PROBLEM REQUIREMENTS: Keep only the lines that hold the string "Equipo", filtering out the rest of the entries below.

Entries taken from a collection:

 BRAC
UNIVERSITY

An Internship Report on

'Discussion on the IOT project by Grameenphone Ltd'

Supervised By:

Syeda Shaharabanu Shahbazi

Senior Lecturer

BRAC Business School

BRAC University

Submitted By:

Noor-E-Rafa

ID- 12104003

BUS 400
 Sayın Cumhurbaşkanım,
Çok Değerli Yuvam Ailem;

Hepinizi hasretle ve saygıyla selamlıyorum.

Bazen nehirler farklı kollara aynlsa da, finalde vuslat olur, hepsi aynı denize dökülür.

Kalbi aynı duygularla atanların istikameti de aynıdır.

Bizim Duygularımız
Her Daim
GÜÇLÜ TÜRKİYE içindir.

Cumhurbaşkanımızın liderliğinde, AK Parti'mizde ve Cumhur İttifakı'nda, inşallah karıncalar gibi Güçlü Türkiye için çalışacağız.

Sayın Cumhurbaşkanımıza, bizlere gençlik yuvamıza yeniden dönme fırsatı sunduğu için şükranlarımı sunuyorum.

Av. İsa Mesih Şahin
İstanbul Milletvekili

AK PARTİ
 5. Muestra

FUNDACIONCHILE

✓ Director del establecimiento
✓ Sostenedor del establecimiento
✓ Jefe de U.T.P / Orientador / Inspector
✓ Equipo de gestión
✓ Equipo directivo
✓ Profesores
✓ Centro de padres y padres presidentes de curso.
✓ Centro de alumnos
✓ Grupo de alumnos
* * *
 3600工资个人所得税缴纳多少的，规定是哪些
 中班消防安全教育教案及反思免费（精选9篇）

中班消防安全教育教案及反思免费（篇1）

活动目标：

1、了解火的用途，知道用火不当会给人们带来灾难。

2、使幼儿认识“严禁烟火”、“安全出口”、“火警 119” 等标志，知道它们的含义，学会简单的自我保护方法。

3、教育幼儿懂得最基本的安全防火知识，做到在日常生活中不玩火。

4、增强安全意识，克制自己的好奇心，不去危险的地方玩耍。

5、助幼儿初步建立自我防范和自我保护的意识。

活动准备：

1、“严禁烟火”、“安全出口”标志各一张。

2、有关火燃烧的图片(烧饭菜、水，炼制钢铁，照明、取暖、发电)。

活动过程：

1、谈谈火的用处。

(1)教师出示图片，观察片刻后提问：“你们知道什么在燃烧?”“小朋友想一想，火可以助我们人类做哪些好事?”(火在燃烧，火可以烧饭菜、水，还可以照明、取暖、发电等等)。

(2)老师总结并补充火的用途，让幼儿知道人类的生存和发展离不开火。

EXERCISE OUTPUT:
✓ Equipo de gestión
✓ Equipo directivo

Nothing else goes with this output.